:: YOUR ASSIGNMENT ::
In the short biographies, retype the passage between "EMILY SNEDDON (2005-2006)" and "and smoke-fired pieces.", inclusive.

:: EXTRACT TO READ ::
==============================

GLENN ALLEN SMITH (1998-1999) has written plays that have been produced off-Broadway, as well as at many regional theatres and universities. His play, Souls in Flight, was a finalist in the Julie Harris Playwright Award Competition, and Chester and Grace was a finalist in the Drama League Competition.

LOUISE MOSLEY SMITH (1998-1999) is the theatre coordinator at the Booker T. Washington High School for the Performing and Visual Arts in Dallas, Texas. She has acted, directed, and designed for productions of the Dallas Theatre Center, where she was a member of the Resident Professional Company for 22 years.

LINDSEY SMITH (2004-2005) graduated from Hendrix College in 1998 and received her PhD from the University of North Carolina at Chapel Hill. She currently teaches at Oklahoma State University as an assistant professor of English. Her areas of Expertise include American Indian Literature and Multi-Ethnic Studies, and she has received numerous grants to pursue these interests. She has published such works as, "Indians, Environment,and Identity on the Borders of American Literature" (New York; Palgrave Macmillian, 2008.)

VIRGINIA SMITH (2003-2004) received her M.F.A. in directing from Roosevelt University in Chicago. In 1993 and1994, she was named "Director to Learn From" by the Chicago Performance newspaper. Currently a member of the theatre faculty at the University of Nebraska at Lincoln, Smith has directed and acted in numerous productions across the country. She also appeared in the film Home Alone.

EMILY SNEDDON (2005-2006) graduated from Hendrix in 1983. She has worked in journalism, serving as a reporter for the Arkansas Democrat and then a copy editor and columnist at the Arkansas Gazette. She is currently a lawyer at the Mitchell Blackstock Firm in Little Rock and her practices include health care law, employment law and civil rights law. She has also co-authored a book published by the Arkansas Medical Society titled "Physician's Legal Guide."

SHEPARD SOBEL (2010-2011), Murphy Visiting Theatre Director, is co-founder of the OBIE award-winning Pearl Theatre Company in New York. He has experience acting, directing, and teaching in various venues throughout the United States.  

ANN SPATZ (1999-2000) is a potter who works in her studio at home, making mostly functional work in stoneware and porcelain. She also experiments with Raku and smoke-fired pieces.

ART SPIEGELMAN (2009-2010) is an American comic artist, editor, and advocate for the medium of comics. He is perhaps best known for his graphic novel memoir, Pulitzer Prize-winning Maus. He was named one of Time Magazine's "Top 100 Most Influential People" in 2005.

==============================

:: MATERIAL PROVIDED ::
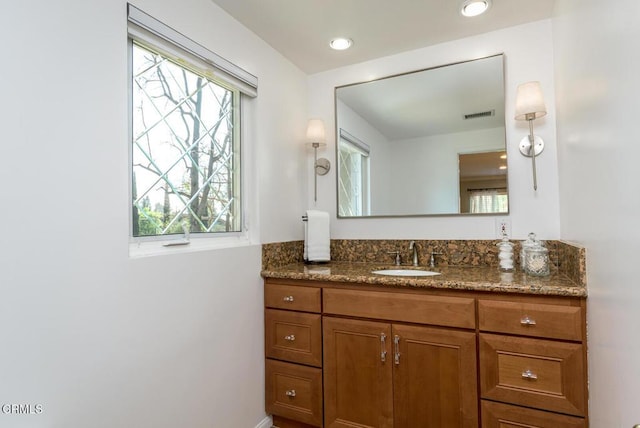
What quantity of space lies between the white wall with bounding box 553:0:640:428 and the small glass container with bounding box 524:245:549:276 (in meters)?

==============================

:: COMPLETED TASK ::
EMILY SNEDDON (2005-2006) graduated from Hendrix in 1983. She has worked in journalism, serving as a reporter for the Arkansas Democrat and then a copy editor and columnist at the Arkansas Gazette. She is currently a lawyer at the Mitchell Blackstock Firm in Little Rock and her practices include health care law, employment law and civil rights law. She has also co-authored a book published by the Arkansas Medical Society titled "Physician's Legal Guide."

SHEPARD SOBEL (2010-2011), Murphy Visiting Theatre Director, is co-founder of the OBIE award-winning Pearl Theatre Company in New York. He has experience acting, directing, and teaching in various venues throughout the United States.  

ANN SPATZ (1999-2000) is a potter who works in her studio at home, making mostly functional work in stoneware and porcelain. She also experiments with Raku and smoke-fired pieces.